Where does violation first occur? It occurs in the mind. It occurs through our intention, conscious or not. If you examine deeply you will find that every time, violation occurs at the deepest level of will. The expression then ripples out through our emotions and the body. However to see it at that deeper intentional level is not an easy thing to always do, especially when we have little understanding of our own mind.

One way that we can start to understand ahimsa and how it affects us is to begin to feel the effects of ahimsa in our own body. All effects that begin in the deepest level of the mind have manifest results in the outermost layers. How does our body feel when we speak, when we act, when we do a yoga posture? The symptoms of the body and mind will reveal the deeper layers of intention. Negative symptoms manifesting in the body are oftentimes the direct result of some violation that we are making with our very life force. Given that most of us have never been taught about our deeper life force and its expression, it’s not surprising that most of us are not even aware of how we violate ourselves. When we start to have the awareness to see these symptoms we can go deeper into our investigations. 

Always, when there is himsa or violation, there will be a rupture in connection, there will be a break in awareness, there will potentially be tension or even injury. It is important to learn to see what those breaks in awareness look like and feel like. If we can start to see these breaks we can oftentimes get at the source before the effects ripple out through our system. Eventually we start to see himsa right at its point of manifestation and we can learn to stop it at its point of origin.

Himsa is usually repetitive; we oftentimes repeat again and again the same actions seeking certain results out of obsession, greed, anger, and desire. In a yoga posture, we force ourselves into a position in an attempt to achieve some result. We may stay in a job out of a feeling of responsibility or guilt. We may allow personal relationships that are harmful to our person. We eat food that doesn’t agree with us out of habit. We engage media that slowly consumes us. Our habits take us over through time. There are many different ways that we can violate our own life force and most of the time we are not even aware of what we are doing.          

I think of ahimsa as knowing how to find our way through a maze. When we hit what we think of as a dead end, then instead of continuing to push down that same corridor, which has blocked us, we turn around and go back to the last junction that we encountered and try another path. If we do this each time we hit a "dead end" we continue to move forward instead of getting stuck. We won't continue to move down the same corridors but try something new. This is the only way to get through the maze. Each "dead end" presents itself as a feeling. It may be pain, or some other form of obstruction. We might think that by continuing to go down the same corridor that we can somehow unlock a secret there, but the real secret is to turn around and find another way through. The important point is to keep moving forward and not get stuck.

____

**Work required:** Rewrite the passage on ahimsa from "Always, when there" up to and including "point of origin.", putting "harm" wherever "himsa" appears.

____

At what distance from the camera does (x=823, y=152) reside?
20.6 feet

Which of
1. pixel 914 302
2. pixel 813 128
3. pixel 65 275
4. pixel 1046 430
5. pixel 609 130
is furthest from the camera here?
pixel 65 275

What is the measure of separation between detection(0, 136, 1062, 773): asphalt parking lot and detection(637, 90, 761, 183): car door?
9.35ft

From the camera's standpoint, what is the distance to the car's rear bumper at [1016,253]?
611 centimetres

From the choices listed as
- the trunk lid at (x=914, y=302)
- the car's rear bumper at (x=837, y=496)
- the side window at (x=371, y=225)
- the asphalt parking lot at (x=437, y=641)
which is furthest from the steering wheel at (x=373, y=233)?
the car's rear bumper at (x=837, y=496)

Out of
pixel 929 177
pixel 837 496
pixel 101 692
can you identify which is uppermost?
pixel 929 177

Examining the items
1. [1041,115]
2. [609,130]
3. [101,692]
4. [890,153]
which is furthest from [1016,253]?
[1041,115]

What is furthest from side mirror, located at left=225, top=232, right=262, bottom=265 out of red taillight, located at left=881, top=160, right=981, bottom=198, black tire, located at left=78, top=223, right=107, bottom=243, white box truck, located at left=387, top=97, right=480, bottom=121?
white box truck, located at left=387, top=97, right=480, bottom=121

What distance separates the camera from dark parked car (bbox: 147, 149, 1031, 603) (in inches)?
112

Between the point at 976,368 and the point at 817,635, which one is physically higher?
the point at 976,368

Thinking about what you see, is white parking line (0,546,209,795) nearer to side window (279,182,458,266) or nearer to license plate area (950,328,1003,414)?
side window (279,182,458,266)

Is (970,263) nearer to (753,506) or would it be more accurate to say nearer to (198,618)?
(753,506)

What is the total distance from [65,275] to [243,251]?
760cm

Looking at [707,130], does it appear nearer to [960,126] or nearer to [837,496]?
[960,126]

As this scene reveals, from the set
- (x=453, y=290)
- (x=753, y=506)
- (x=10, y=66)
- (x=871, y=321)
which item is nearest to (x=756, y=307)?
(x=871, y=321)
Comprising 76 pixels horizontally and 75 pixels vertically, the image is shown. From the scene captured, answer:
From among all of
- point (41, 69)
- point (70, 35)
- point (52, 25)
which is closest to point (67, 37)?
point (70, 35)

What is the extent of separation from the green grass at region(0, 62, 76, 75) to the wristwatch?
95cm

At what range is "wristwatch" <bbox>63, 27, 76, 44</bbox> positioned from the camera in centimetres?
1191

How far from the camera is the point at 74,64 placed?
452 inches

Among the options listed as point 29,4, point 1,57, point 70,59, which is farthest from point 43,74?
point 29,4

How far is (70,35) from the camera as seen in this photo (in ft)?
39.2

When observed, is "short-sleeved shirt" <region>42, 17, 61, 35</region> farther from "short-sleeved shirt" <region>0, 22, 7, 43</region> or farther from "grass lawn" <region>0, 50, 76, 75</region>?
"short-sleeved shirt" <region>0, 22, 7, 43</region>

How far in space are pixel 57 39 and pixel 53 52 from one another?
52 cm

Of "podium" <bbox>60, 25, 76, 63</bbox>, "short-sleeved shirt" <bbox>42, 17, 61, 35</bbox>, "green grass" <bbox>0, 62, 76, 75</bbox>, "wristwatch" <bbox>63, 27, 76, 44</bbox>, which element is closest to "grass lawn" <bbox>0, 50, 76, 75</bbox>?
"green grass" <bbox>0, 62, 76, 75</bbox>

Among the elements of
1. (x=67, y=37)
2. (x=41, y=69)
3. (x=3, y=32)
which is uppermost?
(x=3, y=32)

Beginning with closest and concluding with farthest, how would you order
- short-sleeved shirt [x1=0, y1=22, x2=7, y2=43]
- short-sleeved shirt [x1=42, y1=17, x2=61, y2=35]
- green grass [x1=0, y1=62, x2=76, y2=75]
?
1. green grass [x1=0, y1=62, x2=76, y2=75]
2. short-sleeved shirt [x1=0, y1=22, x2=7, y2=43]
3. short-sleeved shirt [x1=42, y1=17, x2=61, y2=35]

____

**Solution below:**
Always, when there is harm or violation, there will be a rupture in connection, there will be a break in awareness, there will potentially be tension or even injury. It is important to learn to see what those breaks in awareness look like and feel like. If we can start to see these breaks we can oftentimes get at the source before the effects ripple out through our system. Eventually we start to see harm right at its point of manifestation and we can learn to stop it at its point of origin.